The prefect rolled his eyes and looked at Lydia who was emboldened by her confusion.
"Maybe if the furniture is rearranged, we can get a repeat performance…", she said. Even as it was leaving her mouth, even as she was saying it she thought, what a bad idea, and then another followed after that said, but he's being an actual arse! and the another said but can I go seven years without these people liking me…
The Angry Slytherin looked around the chair, eyed her from top to toe and smiled besides himself.
"This was your idea then? Is that why you're so bothered?" She said nothing.
"I moved everything around but with some of her suggestions." The prefect said. Here it was. Now everyone would hate her.
"It's awful." Said the Angry Slytherin who by now had turned his back to them both. But three things happened. The prefect shook his head in exasperation and, though he might have meant it, she could hear in the Angry Slytherin's voice that he didn't mean it and might have even been teasing her and the most important realization, she had not died. She was not dead. Even if they had hated it. She could have just gone home during holidays and requested a tutor forever and not gone back but even the though was dramatic she knew because she was there, alive and even a little buoyant. People had been mean to her and it hadn't killed her then as it would not have now. It had been unjust and it had made her angry and more than sad. She had been lonely and hurt but now, she knew, she could be herself here. She wouldn't push it too far wouldn't test the boundaries too much, it still smarted from before but she let herself think that she could have friends here or at least not be the odd one out. Not be the loser.
The high of that only lasted as long as it took to prepare for her next class. She could feel herself deflating at the thought that, fine, it was one Slytherin but the entire house would have to pass through the common room. She dallied in the Great Hall, she walked to the library and around and around and checked out a book she'd already read. It was getting late and she was getting tired.
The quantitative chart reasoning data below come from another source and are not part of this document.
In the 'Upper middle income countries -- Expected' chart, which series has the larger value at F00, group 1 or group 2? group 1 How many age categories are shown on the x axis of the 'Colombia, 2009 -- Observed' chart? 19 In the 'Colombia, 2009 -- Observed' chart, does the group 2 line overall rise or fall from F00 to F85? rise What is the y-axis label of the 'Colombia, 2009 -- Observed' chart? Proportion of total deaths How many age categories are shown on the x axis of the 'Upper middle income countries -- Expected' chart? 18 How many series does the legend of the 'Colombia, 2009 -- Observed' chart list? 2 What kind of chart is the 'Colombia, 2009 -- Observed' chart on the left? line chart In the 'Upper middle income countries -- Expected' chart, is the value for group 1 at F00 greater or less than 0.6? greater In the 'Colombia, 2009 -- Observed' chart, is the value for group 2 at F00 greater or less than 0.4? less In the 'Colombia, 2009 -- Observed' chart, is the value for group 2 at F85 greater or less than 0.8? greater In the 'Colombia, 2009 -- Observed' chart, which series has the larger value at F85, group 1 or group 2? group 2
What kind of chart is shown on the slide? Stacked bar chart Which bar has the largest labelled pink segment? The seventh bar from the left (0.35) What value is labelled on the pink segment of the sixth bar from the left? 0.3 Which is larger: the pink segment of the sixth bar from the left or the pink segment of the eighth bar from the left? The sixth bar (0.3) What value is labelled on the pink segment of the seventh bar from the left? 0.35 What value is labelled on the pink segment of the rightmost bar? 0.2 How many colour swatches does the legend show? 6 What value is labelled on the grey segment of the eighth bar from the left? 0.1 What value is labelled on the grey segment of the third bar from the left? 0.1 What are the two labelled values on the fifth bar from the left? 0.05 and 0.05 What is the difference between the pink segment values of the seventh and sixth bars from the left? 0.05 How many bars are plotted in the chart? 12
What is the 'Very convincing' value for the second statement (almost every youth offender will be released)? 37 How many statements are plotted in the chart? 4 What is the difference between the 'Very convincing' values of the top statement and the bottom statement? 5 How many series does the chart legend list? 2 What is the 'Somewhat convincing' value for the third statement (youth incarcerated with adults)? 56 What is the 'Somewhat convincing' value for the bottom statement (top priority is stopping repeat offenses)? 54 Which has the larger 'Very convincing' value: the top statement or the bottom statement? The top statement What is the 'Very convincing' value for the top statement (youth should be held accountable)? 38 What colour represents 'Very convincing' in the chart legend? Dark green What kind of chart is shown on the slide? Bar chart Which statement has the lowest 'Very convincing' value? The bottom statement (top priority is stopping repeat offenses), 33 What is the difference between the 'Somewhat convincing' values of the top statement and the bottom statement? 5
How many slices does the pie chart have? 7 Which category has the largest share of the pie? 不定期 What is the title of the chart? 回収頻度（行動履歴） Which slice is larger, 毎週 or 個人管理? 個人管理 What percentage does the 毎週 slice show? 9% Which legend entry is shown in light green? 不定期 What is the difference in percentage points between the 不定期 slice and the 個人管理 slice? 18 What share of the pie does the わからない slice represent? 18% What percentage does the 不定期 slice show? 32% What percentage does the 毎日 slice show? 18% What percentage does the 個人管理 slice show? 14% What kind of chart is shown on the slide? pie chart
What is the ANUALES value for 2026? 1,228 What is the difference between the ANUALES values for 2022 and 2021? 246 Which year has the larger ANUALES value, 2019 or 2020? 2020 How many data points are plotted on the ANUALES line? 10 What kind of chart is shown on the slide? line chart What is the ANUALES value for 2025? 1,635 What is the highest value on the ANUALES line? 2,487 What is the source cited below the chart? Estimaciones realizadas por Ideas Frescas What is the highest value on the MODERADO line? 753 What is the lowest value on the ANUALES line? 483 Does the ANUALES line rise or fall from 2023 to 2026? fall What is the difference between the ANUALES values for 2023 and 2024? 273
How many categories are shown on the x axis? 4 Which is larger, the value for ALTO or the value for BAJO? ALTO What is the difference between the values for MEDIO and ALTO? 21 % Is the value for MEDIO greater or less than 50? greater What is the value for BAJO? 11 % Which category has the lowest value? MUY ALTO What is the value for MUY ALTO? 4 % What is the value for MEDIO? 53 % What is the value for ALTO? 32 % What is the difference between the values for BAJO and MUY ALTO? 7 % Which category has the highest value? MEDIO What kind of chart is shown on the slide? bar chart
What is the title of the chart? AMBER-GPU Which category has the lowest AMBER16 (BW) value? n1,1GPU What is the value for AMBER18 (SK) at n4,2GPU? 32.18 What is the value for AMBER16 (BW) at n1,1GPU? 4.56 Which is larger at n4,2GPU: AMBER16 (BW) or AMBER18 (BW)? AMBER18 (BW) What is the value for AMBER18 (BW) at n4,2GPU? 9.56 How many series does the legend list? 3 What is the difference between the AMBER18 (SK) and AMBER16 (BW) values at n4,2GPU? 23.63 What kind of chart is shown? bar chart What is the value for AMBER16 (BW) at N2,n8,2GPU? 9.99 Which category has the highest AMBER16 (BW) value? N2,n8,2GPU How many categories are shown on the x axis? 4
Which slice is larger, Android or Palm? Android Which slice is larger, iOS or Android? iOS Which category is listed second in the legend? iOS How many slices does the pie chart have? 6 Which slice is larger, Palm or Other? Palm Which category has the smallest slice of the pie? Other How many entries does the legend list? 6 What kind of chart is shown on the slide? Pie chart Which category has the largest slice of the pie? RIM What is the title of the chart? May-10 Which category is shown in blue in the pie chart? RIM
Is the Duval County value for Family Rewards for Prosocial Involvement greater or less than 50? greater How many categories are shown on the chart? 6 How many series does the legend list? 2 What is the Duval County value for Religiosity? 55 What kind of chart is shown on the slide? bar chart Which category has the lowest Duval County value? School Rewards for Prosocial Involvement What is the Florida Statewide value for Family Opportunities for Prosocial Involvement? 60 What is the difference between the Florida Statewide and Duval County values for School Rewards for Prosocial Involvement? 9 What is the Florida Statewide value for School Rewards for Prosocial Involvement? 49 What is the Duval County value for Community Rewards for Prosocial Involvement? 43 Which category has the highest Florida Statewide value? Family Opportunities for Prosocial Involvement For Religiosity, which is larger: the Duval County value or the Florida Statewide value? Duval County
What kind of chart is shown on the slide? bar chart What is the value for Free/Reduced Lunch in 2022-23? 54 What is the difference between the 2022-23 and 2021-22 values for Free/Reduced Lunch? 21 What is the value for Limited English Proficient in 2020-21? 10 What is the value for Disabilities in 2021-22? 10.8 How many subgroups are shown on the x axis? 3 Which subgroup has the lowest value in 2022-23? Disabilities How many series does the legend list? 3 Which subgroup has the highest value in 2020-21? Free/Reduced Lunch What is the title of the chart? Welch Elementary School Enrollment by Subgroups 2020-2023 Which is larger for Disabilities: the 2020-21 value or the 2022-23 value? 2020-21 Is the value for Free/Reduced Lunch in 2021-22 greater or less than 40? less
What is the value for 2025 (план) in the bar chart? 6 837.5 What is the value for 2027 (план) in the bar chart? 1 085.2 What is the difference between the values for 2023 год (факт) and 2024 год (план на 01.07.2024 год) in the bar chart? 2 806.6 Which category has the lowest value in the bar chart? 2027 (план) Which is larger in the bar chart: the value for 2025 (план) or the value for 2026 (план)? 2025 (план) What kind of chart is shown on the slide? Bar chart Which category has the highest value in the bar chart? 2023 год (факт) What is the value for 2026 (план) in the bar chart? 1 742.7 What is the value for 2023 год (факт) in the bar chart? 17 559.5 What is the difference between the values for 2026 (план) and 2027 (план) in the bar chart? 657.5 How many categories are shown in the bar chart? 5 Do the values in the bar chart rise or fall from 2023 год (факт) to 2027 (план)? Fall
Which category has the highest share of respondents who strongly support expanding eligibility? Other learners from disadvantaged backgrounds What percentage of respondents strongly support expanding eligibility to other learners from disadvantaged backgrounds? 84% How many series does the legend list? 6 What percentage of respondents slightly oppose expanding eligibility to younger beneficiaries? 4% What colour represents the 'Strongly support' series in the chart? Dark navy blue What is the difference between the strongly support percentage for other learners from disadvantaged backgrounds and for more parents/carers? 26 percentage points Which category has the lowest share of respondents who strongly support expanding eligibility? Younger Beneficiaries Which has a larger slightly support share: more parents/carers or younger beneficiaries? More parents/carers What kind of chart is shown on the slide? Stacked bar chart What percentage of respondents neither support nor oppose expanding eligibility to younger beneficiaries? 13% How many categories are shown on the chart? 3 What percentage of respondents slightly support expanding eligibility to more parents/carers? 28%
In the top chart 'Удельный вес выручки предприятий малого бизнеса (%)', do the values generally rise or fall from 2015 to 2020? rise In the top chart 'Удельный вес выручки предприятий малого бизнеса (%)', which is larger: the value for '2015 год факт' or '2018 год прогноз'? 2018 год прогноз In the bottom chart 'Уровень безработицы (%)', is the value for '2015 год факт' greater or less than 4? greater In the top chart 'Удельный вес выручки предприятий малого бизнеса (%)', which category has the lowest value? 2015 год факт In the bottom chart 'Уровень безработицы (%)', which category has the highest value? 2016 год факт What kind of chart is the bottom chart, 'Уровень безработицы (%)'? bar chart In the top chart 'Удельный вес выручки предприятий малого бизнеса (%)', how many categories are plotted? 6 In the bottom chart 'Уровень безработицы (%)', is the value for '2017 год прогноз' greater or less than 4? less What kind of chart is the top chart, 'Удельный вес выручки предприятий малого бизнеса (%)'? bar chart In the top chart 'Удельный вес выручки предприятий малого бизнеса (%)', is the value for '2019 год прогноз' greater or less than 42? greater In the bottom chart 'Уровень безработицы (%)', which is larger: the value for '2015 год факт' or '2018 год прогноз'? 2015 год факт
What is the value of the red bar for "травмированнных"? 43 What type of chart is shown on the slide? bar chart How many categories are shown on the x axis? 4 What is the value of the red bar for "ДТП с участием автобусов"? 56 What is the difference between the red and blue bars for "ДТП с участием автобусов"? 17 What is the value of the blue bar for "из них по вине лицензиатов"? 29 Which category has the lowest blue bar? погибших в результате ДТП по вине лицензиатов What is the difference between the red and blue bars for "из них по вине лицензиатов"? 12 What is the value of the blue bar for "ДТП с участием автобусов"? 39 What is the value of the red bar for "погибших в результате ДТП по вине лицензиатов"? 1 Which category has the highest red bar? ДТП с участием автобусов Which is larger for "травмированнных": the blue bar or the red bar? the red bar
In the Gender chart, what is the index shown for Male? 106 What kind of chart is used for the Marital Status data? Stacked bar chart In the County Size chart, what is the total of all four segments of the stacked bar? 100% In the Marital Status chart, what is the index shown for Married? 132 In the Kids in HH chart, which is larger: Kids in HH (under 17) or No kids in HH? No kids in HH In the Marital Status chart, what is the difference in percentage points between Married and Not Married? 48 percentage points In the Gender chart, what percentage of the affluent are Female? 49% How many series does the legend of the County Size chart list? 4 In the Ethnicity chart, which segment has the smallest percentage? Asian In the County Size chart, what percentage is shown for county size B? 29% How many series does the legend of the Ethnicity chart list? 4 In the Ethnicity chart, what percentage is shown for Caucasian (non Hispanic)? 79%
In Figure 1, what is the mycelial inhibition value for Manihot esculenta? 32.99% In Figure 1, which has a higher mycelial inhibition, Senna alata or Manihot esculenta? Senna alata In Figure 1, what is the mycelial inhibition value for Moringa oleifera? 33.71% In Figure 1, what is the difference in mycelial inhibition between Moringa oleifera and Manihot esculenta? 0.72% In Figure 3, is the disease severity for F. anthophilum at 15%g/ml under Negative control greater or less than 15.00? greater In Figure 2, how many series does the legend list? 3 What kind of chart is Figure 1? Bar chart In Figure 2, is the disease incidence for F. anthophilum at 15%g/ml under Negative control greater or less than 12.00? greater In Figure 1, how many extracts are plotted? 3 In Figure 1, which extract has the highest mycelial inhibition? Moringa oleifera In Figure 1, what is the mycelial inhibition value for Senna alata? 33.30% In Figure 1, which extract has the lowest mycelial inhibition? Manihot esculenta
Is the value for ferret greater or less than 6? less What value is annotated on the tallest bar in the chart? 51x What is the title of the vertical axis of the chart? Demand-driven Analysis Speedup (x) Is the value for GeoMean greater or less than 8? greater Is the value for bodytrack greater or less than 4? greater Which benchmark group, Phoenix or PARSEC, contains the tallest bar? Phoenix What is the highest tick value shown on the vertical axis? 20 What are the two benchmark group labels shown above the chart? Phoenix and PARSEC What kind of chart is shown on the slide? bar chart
She steeled herself figuring that everyone would soon be heading to their own dorms to sleep. Sweet relief, that wizards and witches still had to sleep. She entered the common room after mixing up the password. And felt a the crush of a headache coming on. It was full of people. The common room was full of her peers, waiting, she immediately thought to yell her into oblivion, to sneer her into non-existence. She might die of that, she thought. But no people were studying and in some patches just talking and enjoying themselves.
She went over to one patch of students carefully.
"Is there something going on? Why is everyone still up?" The Shrugging Slytherin, shrugged.
"Who knows? Everyone else was up and I'm not tired." The Nice-Voiced Slytherin next to him replied,
"Someone finally changed the seating in here. We live in a dungeon but for Merlin's sake, does it also have to be so dreary?"
The next day, Lydia went to the common room earlier and it was full again. Someone called her over to sit and talk and she did and felt the muscles in her shoulder unwind. She could get air into her chest as she relaxed. And then, they felt it, the room heat up almost imperceptible and the room fill with a bright turquoise and then a strange orange glow and then deepen to darkness and blue again. The room was plunged into coldness and the fire started automatically. The sun had just set and just about all of them had had a comfortable view and were stunned to reverent silence.
The conversations picked up slowly with mentions and questions of the sunset. Had that always happened? What time of year was it but it always had, they just had a better view. Lydia wanted to thank the prefect but didn't want to come across as being a grub. She would send him a note maybe. She turned to the Angry Slytherin staring a hole into her shoulder blade.
"Still hate it.", he mouthed. Lydia turned back to her conversation, renewed and smiling.